Bias- Variance Tradeoff
More knots->
can better capture fine scale trends
Need to estimate more coefficients (risk of overfitting)
Below shows cubic splines with different number of knots.
Assume \(Y\) comes from some true model.
\[ Y = g(X) + \epsilon, \quad \epsilon \sim (0, \sigma^2) \]
where \(g()\) is some unknown function.
For a given \(x_i\), we estimate \(Y\) with \(\hat{g}(x_i)\) where here we assume \(g(x) \perp \epsilon\)
The expected squared difference between \(Y\) and \(\hat{g}(x)\) is the population mean squared error (MSE):
MSE = \[ E[Y-\hat{g}(x)]^2 = \sigma^2 + E[g(x_i) - \hat{g}(x_i)]^2 = \text{Bias}^2 + \text{Variance} \]

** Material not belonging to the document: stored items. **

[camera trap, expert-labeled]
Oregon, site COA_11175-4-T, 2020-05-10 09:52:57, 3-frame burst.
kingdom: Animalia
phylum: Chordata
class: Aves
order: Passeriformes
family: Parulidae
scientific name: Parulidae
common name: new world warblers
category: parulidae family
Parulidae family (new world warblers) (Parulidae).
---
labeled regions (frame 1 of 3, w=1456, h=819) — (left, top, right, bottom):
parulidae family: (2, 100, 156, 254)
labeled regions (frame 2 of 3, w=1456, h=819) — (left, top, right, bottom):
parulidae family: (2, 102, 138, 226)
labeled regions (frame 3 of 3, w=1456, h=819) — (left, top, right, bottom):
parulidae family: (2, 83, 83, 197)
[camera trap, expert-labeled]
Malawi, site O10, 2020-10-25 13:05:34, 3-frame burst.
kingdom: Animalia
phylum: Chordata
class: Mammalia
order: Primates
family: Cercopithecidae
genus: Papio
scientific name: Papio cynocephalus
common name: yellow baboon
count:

We want to minimize the population MSE, but it is made up of 2 components.
Cross-Validation Error
- Let \(\hat{g}^{(-i)}\) be the fitted value of \(y_i\) at \(x_i\) using all the data except \(y_i\). The ordinary leave-one-out cross-validation (LOOCV) is given by
\[ CV = \frac{1}{n} \sum_{i=1}^{n} (y_i - \hat{g}^{(-i)}(x_i))^2 \]
- Intuitively, \(CV\) estimates the population Mean Squared Error (MSE), \(E[(Y - \hat{g}(X))^2]\), with a sample MSE.
Note here we are averaging across the values of \(x_i\).
- We want to pick a model that minimizes CV!
Caveat from Hastie et al:
“Discussions of error rate estimation can be confusing, because we have to make clear which quantities are fixed and which are random…”
Overfitting
- If you overfit, then you start to fit the noise in the data, i.e., you estimate \(g(x_i) + \epsilon_i\), instead of \(g(x_i)\).
- With overfitting, new data are poorly predicted.
From Bias-Variance perspective:
- In splines, lines that are very wiggly = high variance.
- If you underfit, then you tend to estimate a smoothed version of \(g(x_i)\), and at the extreme, fit a mean such that \(\hat{g}(x_i) = \bar{y}_i\).
From Bias-Variance perspective:
- In splines, lines that vary little = low variance.